This is the mail archive of the
mailing list for the GCC project.
Re: [PATCH] Optimize x*x*x*x*x*x using 3 multiplications.
- From: Laurent GUERBY <guerby at acm dot org>
- To: Geoff Keating <geoffk at geoffk dot org>
- Cc: Robert Dewar <dewar at gnat dot com>, gcc at gcc dot gnu dot org
- Date: Fri, 01 Aug 2003 23:40:45 +0200
- Subject: Re: [PATCH] Optimize x*x*x*x*x*x using 3 multiplications.
- References: <20030801041740.88506F2E2E@nile.gnat.com> <firstname.lastname@example.org>
- Reply-to: guerby at acm dot org
On Fri, 2003-08-01 at 21:33, Geoff Keating wrote:
> email@example.com (Robert Dewar) writes:
> > > Optimize x*x*x*x*x*x using 3 multiplications.
> > It is interesting to note that in general this kind of optimization decreases
> > accuracy (it is more accurate to do the full 5 multiplications). Nevertheless
> > it is probably reasonable. In Ada 83, this optimization is in fact not
> > permitted, since it is not guaranteed to have sufficient accuracy. Ada 95
> > deliberately relaxed this accuracy rule to allow this kind of optimization.
> We can model a floating-point multiplication '*' of two values, x and y,
> as computing
> x y (1 + e) < x * y < x y (1 - e)
> where 'e' is 1/2 ulp, that is 2^-24 for single-precision IIRC.
> So, if we're computing x*x*x*x from left-to-right, we get:
> x x (1 + e) < x * x < x x (1 - e)
> x x (1 + e) x (1 + e) < (x * x) * x < x x (1 - e) x (1 - e)
> x x (1 + e) x (1 + e) x (1 + e)
> < ((x * x) * x) * x
> < x x (1 - e) x (1 - e) x (1 - e)
> If we compute it as (x * x) * (x * x), we get
> x x (1 + e) x x (1 + e) (1 + e)
> < (x * x) * (x * x)
> < x x (1 - e) x x (1 - e) (1 - e)
> which, since real arithmetic is associative, is exactly the same as
> the previous answer.
You've just showed that a simple error analysis gives the same
error bounds, Robert is likely to reference more advanced (understand
really ugly :) analysis, where all the "e" terms are not blindly set to
the same value for all the domain and their relative value carefully
If you compute 14^4 using perfectly rounded 2 digit base 10
multiplication, you get the following:
repeated squaring gives 40e3 (14*14=196=>20e1, 20e1*20e1=40e3
sequential multiplication gives 39e3 (20e1*14=28e2, 28e2*14=392e2=>39e3)
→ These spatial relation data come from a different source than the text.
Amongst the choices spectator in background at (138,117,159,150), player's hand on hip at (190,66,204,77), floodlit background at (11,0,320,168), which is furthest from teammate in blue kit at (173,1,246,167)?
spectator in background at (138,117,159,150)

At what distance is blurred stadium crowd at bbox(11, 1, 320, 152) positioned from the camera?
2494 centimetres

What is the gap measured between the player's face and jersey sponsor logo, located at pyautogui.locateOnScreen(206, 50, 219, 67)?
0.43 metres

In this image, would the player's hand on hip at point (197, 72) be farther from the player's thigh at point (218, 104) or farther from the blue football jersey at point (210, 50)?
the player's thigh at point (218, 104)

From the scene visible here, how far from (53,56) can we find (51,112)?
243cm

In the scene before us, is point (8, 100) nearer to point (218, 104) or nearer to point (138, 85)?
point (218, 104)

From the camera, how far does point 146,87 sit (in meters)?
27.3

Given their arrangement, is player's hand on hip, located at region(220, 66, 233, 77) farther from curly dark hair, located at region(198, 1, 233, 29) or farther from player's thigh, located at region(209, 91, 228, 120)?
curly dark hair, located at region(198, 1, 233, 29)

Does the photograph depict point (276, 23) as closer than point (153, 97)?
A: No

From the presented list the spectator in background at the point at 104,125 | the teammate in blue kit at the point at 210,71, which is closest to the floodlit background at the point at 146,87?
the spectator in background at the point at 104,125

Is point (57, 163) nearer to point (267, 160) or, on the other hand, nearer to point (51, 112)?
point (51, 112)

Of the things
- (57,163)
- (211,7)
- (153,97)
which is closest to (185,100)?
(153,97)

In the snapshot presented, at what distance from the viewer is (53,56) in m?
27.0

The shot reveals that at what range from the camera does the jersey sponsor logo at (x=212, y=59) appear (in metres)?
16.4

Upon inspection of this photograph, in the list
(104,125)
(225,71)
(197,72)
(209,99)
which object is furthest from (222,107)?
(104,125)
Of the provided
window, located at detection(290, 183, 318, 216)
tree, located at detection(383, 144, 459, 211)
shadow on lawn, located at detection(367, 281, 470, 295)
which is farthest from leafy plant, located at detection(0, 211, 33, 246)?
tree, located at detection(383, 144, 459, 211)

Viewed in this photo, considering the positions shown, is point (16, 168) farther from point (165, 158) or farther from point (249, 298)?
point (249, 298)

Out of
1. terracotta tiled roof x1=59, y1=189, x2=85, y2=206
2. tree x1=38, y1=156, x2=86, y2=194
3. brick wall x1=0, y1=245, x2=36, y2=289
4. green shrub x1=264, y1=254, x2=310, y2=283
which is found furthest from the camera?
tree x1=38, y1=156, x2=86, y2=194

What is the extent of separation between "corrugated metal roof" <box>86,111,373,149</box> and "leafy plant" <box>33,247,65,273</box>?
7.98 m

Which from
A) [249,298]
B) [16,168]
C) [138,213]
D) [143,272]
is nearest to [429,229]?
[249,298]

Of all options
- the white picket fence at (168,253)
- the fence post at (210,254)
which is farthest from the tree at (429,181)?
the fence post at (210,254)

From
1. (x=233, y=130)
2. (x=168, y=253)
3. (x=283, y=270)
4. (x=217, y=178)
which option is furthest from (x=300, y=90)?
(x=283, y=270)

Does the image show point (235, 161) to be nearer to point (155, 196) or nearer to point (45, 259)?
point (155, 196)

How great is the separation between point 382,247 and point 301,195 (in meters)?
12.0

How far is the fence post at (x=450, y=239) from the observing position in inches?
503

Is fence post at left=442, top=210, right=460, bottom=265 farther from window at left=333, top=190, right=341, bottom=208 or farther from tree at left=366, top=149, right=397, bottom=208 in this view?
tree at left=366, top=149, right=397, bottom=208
The correctly rounded result is 38416=>38e3, so sequential
multiplication is more accurate here.
This small computation proves nothing general of course but you see the
first multiplication error gets amplified more by squaring seemingly
accordingly to Robert next email proposed intuitive reason :).